## [GOAL OF THE EXERCISE]
Give these lines again with "utility trailer" changed to "cargo trailer" wherever it occurs, with everything else unchanged, and leave the pictures out.

## [EXERCISE MATERIALS]

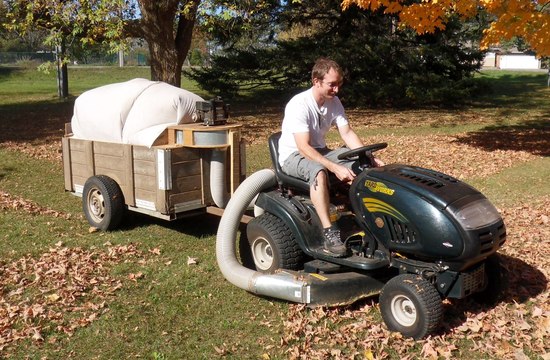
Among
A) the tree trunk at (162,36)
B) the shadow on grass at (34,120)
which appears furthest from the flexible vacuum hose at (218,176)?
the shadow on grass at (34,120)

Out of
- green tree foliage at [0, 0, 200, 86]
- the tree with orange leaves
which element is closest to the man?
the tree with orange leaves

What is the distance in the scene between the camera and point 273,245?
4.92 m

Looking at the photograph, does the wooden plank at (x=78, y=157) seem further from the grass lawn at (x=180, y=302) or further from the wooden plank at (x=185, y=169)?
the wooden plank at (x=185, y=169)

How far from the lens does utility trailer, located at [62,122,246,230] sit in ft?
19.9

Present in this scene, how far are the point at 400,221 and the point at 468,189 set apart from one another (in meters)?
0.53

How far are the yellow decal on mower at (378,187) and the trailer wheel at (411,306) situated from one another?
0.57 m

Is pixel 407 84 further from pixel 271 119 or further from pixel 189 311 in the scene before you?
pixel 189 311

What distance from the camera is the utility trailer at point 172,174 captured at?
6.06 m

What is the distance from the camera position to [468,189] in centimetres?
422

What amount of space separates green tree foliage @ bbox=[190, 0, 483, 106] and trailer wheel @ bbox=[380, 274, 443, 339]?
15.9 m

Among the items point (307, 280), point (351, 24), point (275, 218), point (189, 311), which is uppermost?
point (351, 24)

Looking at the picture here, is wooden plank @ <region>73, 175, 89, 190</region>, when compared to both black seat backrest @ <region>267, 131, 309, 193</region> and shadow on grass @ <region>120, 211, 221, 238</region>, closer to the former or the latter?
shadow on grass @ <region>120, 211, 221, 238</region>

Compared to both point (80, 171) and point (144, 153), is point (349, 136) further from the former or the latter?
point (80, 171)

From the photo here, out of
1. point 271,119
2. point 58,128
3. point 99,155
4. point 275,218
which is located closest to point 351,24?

## [PROBLEM SOLUTION]
Among
A) the tree trunk at (162,36)
B) the shadow on grass at (34,120)
which appears furthest from the flexible vacuum hose at (218,176)?
the shadow on grass at (34,120)

Out of
- green tree foliage at [0, 0, 200, 86]
- the tree with orange leaves
which element is closest to the man?
the tree with orange leaves

What is the distance in the scene between the camera and point 273,245?
4.92 m

Looking at the photograph, does the wooden plank at (x=78, y=157) seem further from the grass lawn at (x=180, y=302) or further from the wooden plank at (x=185, y=169)?
the wooden plank at (x=185, y=169)

How far from the lens does cargo trailer, located at [62,122,246,230] sit in ft?
19.9

Present in this scene, how far are the point at 400,221 and the point at 468,189 set apart from one another (in meters)?
0.53

How far are the yellow decal on mower at (378,187) and the trailer wheel at (411,306) situated from one another?
0.57 m

Is pixel 407 84 further from pixel 271 119 or further from pixel 189 311 in the scene before you?
pixel 189 311

What distance from the camera is the cargo trailer at point 172,174 captured at?
6.06 m

What is the distance from the camera position to [468,189] in centimetres?
422

What amount of space separates green tree foliage @ bbox=[190, 0, 483, 106] and trailer wheel @ bbox=[380, 274, 443, 339]?
15.9 m

Among the items point (307, 280), point (351, 24), point (275, 218), point (189, 311), which is uppermost?
point (351, 24)

Looking at the picture here, is wooden plank @ <region>73, 175, 89, 190</region>, when compared to both black seat backrest @ <region>267, 131, 309, 193</region> and shadow on grass @ <region>120, 211, 221, 238</region>, closer to the former or the latter?
shadow on grass @ <region>120, 211, 221, 238</region>

Compared to both point (80, 171) and point (144, 153), is point (349, 136) further from the former or the latter?
point (80, 171)

From the photo here, out of
1. point 271,119
2. point 58,128
3. point 99,155
4. point 275,218
which is located closest to point 351,24?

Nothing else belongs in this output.